# Number of eigenvalues of this Hermitian

1. Jan 17, 2015

### kuchenvater

Hi. I'm trying to study QM from Shankar on my own. Asking this here because I don't really have a teacher to help me with this:
1. The problem statement, all variables and given/known data
I'm trying to solve problem 1.8.9 -part 3 of "The Principles of Quantum Mechanics" by R Shankar. Here's the problem:
Given the values of Mij (see next section for equations) which is Hermitian, argue that there exist three directions such that the angular velocity and angular momentum will be parallel.
2. Relevant equations
Given
Mij=∑a=ma[ r2a δij - (ra)i(ra)j ]
here i denotes the ith Cartesian component.

|l>=M|ω>

3. The attempt at a solution
It's known that M is Hermitian. l and ω will be parallel if ω is an eigenvector of l. So I have to prove that the number of eigenvalues of M is 3. Somehow I can't figure out a way to do that. It's obvious that all eigenvalues will be real and the number of eigenvalues is equal to or less than the rank of a matrix. I was thinking I could consider only the diagonal elements of a diagonalized version of M or just the trace of M(which yields the sum of all eigenvalues) by setting i=j and then I'd have i as the index of sigma. If I can count the number of values of i, I'd have the number of eigenvalues. And since M is Hermitian and has real eigenvalues and this describes a rotating system of mass(i.e. it's moment of inertia), it must be defined in the real plane and that has 3 axes-x,y and z, one for each value of i. So i varies across 3 values, hence the diagonalized matrix has 3 diagonal elements and hence 3 eigenvalues. The question also mentions the mass's cartesian component, so that automatically means x, y, z.

Is that correct reasoning?

2. Jan 18, 2015

### D H

Staff Emeritus
That would be correct if you prove that your matrix M has three distinct eigenvalues. That is not always the case. Consider a set of 8 masses placed on the corners of a cube, with origin at the center of the cube. The moment of inertia tensor M for this is a diagonal matrix with all diagonal elements equal to one another. There's only one eigenvalue.

What you need to show is that one can always at least three directions along which angular velocity and angular momentum are parallel, regardless of the number of unique eigenvalues.

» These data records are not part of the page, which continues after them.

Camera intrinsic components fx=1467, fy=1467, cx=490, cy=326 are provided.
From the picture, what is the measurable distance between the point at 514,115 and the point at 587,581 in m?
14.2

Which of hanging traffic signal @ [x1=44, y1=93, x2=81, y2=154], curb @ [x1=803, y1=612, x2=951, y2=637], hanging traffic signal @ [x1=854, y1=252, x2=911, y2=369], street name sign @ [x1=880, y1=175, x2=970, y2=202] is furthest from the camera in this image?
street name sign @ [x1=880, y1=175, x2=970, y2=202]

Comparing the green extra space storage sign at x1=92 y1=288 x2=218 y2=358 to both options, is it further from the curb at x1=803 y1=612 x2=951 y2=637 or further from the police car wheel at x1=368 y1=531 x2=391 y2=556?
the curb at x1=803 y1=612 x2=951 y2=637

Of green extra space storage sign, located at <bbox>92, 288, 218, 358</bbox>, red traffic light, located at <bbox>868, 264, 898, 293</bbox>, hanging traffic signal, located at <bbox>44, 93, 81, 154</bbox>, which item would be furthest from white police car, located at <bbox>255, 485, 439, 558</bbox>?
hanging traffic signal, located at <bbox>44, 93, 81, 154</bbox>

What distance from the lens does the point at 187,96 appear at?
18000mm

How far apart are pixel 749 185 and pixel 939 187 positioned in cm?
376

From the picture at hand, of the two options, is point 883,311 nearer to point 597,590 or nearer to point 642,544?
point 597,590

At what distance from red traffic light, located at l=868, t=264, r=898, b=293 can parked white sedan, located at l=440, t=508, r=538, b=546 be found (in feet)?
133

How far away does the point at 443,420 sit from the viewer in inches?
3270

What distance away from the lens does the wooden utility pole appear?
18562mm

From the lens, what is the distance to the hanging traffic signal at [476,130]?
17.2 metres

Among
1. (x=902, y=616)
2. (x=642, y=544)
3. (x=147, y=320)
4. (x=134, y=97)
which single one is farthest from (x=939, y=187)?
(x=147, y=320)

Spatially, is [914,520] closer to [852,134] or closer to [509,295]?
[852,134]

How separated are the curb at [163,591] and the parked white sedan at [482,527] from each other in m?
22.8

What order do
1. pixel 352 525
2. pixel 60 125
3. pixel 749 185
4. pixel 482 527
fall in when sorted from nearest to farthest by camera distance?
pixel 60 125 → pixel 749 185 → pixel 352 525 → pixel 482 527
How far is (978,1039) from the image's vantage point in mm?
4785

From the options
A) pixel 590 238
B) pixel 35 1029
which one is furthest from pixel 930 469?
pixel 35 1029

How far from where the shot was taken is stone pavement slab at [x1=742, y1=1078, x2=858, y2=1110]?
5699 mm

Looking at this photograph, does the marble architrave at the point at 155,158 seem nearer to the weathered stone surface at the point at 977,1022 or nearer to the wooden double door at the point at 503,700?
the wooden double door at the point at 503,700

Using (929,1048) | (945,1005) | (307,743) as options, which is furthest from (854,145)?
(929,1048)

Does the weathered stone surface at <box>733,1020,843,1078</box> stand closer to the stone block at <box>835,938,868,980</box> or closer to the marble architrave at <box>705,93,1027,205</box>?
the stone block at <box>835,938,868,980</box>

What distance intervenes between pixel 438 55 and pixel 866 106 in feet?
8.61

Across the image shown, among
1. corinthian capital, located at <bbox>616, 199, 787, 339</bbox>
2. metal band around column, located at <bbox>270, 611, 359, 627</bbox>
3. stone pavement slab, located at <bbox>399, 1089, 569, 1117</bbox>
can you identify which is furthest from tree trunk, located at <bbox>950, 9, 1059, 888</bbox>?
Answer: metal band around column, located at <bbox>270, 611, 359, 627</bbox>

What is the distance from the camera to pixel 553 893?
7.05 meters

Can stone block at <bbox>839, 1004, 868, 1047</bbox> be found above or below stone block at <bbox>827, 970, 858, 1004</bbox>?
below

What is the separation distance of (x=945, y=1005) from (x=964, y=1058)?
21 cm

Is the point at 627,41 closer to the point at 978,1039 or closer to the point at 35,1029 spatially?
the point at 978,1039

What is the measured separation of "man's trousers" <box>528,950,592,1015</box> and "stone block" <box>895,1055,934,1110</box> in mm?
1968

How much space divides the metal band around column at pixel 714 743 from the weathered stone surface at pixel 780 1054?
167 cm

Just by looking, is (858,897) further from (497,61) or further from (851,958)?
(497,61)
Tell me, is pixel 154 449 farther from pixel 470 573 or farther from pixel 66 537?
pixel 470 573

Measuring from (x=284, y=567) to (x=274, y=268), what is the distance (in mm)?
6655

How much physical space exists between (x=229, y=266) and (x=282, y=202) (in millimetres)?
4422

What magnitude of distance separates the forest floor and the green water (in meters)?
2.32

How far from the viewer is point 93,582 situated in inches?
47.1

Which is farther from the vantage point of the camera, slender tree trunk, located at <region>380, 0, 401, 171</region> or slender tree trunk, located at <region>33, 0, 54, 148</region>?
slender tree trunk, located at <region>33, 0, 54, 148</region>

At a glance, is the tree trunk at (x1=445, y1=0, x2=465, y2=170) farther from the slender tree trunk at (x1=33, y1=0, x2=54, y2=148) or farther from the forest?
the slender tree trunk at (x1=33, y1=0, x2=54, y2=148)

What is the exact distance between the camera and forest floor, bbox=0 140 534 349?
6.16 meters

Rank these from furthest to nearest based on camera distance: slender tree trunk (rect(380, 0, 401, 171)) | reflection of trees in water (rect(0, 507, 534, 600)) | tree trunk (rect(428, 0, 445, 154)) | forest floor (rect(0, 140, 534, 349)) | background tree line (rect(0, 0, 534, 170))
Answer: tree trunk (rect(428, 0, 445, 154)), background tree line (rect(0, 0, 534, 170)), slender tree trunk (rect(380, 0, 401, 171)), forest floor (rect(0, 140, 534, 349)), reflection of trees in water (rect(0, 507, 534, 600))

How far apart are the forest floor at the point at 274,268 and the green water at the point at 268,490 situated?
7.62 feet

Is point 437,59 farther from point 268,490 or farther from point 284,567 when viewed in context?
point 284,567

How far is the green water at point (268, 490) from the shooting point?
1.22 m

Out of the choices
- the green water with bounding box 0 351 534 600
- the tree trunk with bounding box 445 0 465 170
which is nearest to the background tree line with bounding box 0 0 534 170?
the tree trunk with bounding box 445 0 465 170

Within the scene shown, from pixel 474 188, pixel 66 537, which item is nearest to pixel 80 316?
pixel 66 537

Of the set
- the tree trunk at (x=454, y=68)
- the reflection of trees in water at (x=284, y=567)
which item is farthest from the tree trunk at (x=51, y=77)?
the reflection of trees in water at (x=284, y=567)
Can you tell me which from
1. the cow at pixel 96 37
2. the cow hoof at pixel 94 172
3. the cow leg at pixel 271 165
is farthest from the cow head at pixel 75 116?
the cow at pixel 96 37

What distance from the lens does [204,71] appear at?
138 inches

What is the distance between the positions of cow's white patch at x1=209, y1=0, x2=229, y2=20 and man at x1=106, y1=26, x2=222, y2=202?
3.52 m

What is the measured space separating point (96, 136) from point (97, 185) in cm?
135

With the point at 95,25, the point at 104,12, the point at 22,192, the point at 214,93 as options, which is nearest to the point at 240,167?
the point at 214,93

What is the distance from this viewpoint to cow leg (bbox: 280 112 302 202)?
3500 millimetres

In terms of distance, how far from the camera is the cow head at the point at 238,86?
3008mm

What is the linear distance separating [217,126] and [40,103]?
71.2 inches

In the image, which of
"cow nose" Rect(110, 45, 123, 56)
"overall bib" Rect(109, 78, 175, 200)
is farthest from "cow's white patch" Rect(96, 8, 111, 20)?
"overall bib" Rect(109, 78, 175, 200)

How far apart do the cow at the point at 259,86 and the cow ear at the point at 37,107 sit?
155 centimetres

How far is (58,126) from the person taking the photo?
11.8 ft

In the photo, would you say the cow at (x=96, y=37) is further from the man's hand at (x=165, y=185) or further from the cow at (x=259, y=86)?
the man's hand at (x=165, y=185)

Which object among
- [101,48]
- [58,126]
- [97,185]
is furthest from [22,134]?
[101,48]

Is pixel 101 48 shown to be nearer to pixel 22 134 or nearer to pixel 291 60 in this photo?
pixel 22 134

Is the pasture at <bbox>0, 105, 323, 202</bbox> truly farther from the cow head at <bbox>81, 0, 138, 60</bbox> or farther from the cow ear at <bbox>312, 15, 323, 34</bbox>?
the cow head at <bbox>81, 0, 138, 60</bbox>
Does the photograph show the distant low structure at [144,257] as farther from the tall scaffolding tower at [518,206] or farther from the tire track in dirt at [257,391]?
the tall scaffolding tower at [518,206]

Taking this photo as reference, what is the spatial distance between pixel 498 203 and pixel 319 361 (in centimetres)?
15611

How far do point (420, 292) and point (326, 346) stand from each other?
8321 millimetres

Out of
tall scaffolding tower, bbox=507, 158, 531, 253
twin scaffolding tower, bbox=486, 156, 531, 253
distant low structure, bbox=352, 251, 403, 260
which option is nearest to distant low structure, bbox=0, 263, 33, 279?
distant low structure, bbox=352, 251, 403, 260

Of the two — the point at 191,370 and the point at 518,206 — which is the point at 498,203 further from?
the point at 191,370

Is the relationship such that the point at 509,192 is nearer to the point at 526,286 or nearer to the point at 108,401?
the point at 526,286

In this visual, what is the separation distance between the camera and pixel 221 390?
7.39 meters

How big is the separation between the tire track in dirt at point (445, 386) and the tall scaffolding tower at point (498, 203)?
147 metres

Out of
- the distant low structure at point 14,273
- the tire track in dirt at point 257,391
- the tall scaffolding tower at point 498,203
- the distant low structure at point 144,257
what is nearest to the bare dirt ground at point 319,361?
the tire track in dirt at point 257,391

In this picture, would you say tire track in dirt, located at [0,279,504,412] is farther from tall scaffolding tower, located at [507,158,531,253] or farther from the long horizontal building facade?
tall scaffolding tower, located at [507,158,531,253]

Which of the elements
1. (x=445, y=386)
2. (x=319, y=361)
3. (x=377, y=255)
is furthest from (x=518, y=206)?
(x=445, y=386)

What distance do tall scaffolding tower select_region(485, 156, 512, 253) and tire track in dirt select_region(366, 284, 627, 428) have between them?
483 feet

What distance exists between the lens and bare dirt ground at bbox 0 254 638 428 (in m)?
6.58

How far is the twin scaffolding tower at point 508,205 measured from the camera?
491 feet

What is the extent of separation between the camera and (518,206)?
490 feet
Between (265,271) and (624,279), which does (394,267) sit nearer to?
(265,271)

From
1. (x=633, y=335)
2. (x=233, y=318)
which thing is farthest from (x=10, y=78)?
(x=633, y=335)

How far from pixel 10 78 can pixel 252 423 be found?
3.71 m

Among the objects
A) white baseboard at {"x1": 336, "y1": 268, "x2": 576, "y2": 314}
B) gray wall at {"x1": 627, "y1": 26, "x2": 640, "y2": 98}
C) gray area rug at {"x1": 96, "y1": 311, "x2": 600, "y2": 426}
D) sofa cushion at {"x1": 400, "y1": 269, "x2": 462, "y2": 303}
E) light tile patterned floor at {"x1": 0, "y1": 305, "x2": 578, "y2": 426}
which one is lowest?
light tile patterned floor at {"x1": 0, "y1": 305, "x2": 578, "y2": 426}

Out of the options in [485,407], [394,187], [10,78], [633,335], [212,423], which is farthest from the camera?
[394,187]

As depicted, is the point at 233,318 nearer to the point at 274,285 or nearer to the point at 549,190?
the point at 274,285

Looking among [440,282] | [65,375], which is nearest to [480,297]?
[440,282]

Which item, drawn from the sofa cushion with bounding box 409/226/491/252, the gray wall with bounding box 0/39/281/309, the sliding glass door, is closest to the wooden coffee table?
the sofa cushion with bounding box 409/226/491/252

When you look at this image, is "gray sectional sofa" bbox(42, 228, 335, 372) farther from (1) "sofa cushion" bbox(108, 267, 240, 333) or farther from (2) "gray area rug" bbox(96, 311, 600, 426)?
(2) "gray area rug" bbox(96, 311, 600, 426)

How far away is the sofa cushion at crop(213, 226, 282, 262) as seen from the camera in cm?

Aside: A eigenvalue of zero is a bit problematic. This means zero angular momentum for rotation along that eigenvector. You'd have to interpret the zero vector as being parallel to all vectors.

3. Jan 19, 2015

### kuchenvater

Any hints on how to do that?

4. Jan 19, 2015

### D H

Staff Emeritus
The matrix is Hermitian. What does the spectral theorem say about the eigenvectors?